■ **本文**:
○ ○ ○ ○ ○ ○ ○
日本橋丸善で開かれた いせひでこさん作・「ルリユールおじさん」の原画展に行ってきました。
『ルリユールおじさん』 いせひでこ
水彩で描かれた原画は、どれも美しく パリの町並みも、幼い女の子の様子も
それから年老いた職人の姿も すべていとおしくさえ感じられました。
いくつかの抜粋された絵だけでなく、本中のテキストと合わせて展示され
すべてのページを お話を追いつつ見ることが出来ます。
それだけではなく、本には用いられなかったエスキスの展示もあり
この少女の母親も登場しそうだったこと、少女は病院にも行ったのね と
そんなことも感じられ、楽しいひと時でした。
おそらくおばあちゃんとお孫さんだと思うのですが、仲の良さそうなおふたり連れにも
出会いました。 おばあちゃんのテキストを読む声に 耳を傾ける幼い子。
パリでの原画展のことを綴ったストーリーから推測する伊勢さんなら、このおふたりを
きっと微笑ましく嬉しく感じてくれただろう と思えます。
パリの原画展の様子を映した写真の展示もあり、フランス版の「ルリユールおじさん」の表紙や
このお話のモデルになった “本物のルリユールおじさん”のお顔も拝見できました。
○ ○ ○ ○ ○ ○ ○
■ **データ**:
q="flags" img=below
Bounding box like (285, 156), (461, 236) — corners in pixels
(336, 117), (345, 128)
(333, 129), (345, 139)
○ ○ ○ ○ ○ ○ ○
■ **課題**: 『ルリユールおじさん』原画展を訪れた本文を、最後の文の後から書き継げ。

■ **解答**:
『旅する絵描き』 伊勢 英子/著
“前へ前へと歩いていけば、モチーフはいつだってむこうからやってくる”そう思っていた
(おそらく)作者である伊勢さんが、足を止め、どのようにルリユールという職人と触れ合ったのか
『ルリユールおじさん』の裏側を知ることのできる1冊です。
絵本を好きになり 絵本に想いを馳せることも心地よいのだけれど
原画を感じたり作者に近づき、作品の裏側を知ることは、一冊の植物図鑑を愛し自分自身の
将来の構築に影響を受けた絵本『ルリユールおじさん』のソフィーに通じる部分もあるようで
久々に足を運んだ原画展での よい収穫となりました。